## Document
──────────────────────────────
In order to calibrate the confidence of the classifier, we introduce contrastive learning techniques. Given training batch \(\mathcal {B}\), an augmented batch \(\widetilde{\mathcal {B}}\) is obtained by applying random transformation \(t\in \mathcal {T}\) to mask partial features. Then the supervised contrastive learning objective max/minimize the representation agreement according to whether their relations are the same. By doing this, the model is forced to find more features to discriminate between relations and the classifier can be calibrated. Based on the confidence-calibrated classifier, unknown relations are rejected if the maximum softmax probability of the classifier does not exceed a preset threshold \(\theta \).

In order to discriminate unknown relations rather than just detect their existence, we further integrate the off-the-shelf OpenRE method into our framework. The samples rejected by the classifier are sent to the OpenRE module to detect potential unknown relations.
──────────────────────────────
## Exercise objective
Copy out the passage on confidence calibration and unknown relations word for word, in full.

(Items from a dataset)
──────────────────────────────
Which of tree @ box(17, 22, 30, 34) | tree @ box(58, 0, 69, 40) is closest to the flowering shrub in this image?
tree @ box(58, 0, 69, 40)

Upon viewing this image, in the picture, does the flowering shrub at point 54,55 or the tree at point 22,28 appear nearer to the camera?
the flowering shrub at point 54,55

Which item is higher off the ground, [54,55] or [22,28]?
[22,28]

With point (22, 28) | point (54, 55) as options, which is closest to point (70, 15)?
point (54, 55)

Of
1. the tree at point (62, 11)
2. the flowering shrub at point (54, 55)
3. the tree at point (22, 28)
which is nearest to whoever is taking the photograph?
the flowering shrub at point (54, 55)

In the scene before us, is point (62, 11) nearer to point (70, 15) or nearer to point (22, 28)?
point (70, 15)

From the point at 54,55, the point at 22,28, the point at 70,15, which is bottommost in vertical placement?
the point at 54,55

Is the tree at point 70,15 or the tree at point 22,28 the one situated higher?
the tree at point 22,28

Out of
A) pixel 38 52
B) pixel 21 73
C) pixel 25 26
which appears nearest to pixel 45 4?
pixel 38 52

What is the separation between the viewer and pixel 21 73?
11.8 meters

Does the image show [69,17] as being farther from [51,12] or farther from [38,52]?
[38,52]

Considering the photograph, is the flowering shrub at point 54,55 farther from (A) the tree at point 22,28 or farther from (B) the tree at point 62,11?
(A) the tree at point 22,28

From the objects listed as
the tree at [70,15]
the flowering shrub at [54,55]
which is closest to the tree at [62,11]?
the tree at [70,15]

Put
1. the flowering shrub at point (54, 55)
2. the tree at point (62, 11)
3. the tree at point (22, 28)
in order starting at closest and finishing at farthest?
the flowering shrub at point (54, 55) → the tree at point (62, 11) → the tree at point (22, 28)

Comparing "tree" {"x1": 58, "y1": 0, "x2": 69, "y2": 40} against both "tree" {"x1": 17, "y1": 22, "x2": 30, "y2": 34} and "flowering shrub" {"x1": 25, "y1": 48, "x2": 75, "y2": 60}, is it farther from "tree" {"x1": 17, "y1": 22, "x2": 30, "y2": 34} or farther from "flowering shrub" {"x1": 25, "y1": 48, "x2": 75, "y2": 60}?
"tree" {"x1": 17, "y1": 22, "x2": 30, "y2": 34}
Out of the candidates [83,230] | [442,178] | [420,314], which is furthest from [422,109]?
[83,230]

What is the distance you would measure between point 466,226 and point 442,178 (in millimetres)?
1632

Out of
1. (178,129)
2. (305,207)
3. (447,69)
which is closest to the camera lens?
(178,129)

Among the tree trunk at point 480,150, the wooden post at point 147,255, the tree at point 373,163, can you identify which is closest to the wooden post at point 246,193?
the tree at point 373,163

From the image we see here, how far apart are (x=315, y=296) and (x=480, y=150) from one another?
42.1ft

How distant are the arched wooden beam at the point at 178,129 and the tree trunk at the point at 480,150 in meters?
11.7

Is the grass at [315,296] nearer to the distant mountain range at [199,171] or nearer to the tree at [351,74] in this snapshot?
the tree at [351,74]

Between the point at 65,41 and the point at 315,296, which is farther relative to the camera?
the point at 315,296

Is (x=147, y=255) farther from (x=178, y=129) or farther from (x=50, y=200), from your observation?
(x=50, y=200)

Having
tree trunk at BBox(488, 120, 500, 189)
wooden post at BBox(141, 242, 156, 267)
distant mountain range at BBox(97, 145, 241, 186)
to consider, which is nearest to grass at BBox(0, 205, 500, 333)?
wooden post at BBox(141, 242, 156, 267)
──────────────────────────────
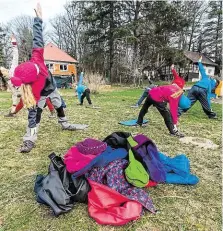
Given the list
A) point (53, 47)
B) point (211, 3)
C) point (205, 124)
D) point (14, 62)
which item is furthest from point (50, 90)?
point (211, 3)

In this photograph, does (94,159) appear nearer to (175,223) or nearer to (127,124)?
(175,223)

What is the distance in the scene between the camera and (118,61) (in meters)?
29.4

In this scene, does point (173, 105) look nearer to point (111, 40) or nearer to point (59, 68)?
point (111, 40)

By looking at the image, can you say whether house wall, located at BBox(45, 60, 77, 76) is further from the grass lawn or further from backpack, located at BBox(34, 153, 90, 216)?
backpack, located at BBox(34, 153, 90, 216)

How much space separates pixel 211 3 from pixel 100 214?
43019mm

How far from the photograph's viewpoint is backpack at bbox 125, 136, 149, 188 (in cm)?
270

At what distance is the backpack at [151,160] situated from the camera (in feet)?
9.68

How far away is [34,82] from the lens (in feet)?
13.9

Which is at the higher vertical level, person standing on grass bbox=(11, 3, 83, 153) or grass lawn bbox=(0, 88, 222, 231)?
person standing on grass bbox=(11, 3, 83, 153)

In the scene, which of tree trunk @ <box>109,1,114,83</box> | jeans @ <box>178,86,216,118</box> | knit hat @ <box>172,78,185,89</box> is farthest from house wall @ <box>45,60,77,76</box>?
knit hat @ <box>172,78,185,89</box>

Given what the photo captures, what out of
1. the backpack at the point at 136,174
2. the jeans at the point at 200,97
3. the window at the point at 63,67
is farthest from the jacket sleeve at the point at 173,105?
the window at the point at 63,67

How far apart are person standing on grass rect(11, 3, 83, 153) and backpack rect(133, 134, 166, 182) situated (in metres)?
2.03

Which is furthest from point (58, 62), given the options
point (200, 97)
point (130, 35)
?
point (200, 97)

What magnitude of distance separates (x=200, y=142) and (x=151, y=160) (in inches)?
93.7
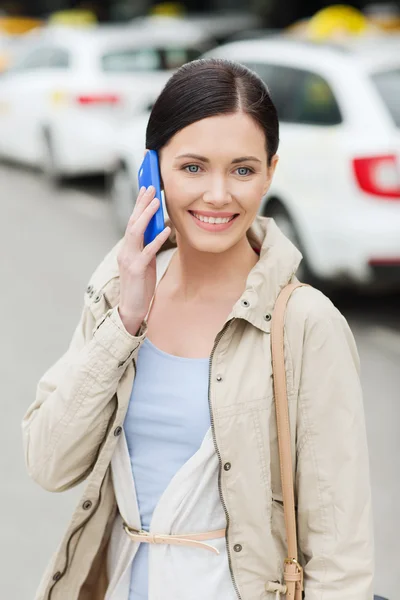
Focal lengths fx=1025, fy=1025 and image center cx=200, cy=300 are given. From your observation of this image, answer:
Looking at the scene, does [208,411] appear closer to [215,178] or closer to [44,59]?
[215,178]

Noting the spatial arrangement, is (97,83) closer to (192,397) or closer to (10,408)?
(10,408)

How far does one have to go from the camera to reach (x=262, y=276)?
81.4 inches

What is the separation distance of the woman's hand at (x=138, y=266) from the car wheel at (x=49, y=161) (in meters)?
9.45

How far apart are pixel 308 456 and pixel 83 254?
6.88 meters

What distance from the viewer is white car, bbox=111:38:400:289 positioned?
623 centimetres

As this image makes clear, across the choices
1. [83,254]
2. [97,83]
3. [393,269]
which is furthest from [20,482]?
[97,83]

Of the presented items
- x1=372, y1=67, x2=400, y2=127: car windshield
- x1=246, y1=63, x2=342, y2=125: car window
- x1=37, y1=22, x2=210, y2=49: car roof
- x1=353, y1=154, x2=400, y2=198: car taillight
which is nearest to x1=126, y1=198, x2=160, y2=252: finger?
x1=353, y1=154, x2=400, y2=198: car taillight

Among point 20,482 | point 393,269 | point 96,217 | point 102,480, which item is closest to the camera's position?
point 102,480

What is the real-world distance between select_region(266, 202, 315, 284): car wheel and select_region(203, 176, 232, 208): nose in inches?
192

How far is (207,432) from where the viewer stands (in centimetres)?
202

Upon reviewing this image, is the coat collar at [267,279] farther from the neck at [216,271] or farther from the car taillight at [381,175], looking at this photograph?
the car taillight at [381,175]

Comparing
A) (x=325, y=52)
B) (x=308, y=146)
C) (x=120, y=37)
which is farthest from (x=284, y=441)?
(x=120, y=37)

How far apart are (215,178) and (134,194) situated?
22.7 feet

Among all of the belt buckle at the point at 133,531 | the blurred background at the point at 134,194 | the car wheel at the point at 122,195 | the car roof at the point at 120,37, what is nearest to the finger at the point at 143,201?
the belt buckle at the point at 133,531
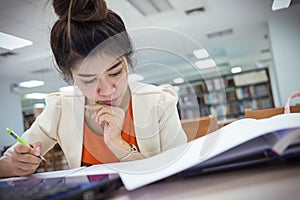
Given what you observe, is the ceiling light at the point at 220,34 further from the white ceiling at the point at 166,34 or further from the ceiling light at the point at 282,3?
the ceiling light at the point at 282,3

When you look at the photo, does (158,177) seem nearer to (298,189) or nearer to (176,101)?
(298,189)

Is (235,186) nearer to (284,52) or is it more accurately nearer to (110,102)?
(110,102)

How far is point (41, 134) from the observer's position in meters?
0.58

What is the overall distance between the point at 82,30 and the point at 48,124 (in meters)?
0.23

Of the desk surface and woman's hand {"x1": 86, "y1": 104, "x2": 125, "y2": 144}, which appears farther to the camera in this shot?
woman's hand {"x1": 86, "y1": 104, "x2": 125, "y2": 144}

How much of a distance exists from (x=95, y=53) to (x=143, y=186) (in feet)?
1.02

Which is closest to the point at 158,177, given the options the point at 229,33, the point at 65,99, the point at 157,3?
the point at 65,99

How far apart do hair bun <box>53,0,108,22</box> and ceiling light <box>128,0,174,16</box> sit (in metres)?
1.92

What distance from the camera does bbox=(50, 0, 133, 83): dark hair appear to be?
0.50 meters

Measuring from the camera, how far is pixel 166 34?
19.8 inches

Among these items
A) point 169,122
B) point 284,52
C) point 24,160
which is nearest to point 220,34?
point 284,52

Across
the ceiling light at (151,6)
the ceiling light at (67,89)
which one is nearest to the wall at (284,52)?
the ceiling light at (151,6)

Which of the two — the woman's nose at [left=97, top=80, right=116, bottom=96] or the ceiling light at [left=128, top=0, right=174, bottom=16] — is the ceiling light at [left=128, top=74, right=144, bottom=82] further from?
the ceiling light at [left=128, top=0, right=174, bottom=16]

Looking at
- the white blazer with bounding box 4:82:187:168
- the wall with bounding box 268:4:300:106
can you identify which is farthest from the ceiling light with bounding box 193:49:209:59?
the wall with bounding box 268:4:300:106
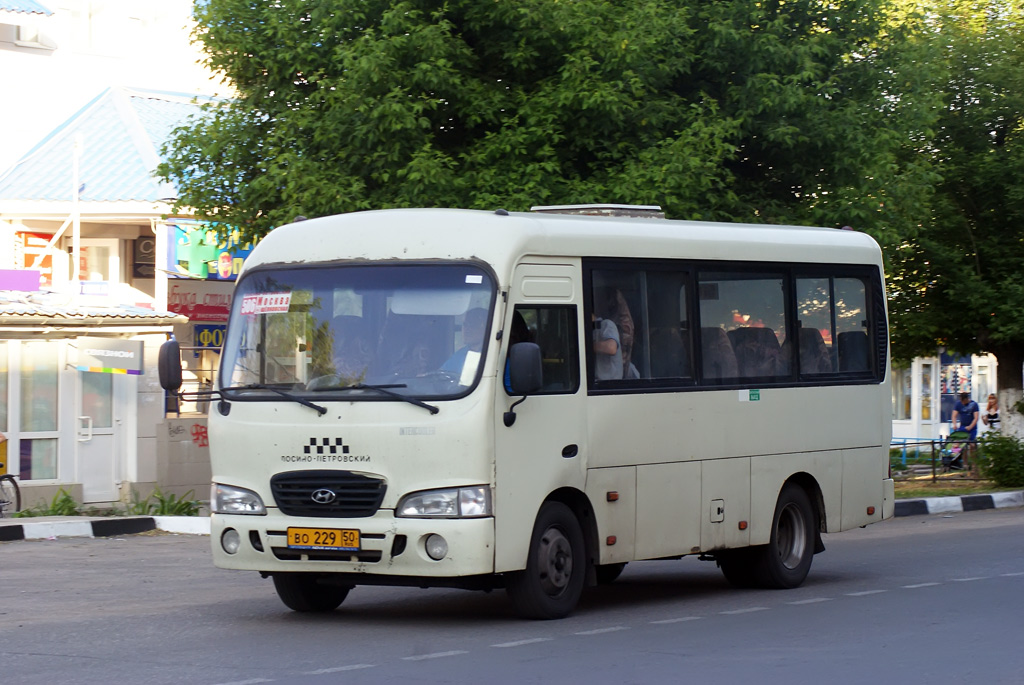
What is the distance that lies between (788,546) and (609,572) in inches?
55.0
──────────────────────────────
## Expected answer
In order to calibrate the confidence of the classifier, we introduce contrastive learning techniques. Given training batch \(\mathcal {B}\), an augmented batch \(\widetilde{\mathcal {B}}\) is obtained by applying random transformation \(t\in \mathcal {T}\) to mask partial features. Then the supervised contrastive learning objective max/minimize the representation agreement according to whether their relations are the same. By doing this, the model is forced to find more features to discriminate between relations and the classifier can be calibrated. Based on the confidence-calibrated classifier, unknown relations are rejected if the maximum softmax probability of the classifier does not exceed a preset threshold \(\theta \).

In order to discriminate unknown relations rather than just detect their existence, we further integrate the off-the-shelf OpenRE method into our framework. The samples rejected by the classifier are sent to the OpenRE module to detect potential unknown relations.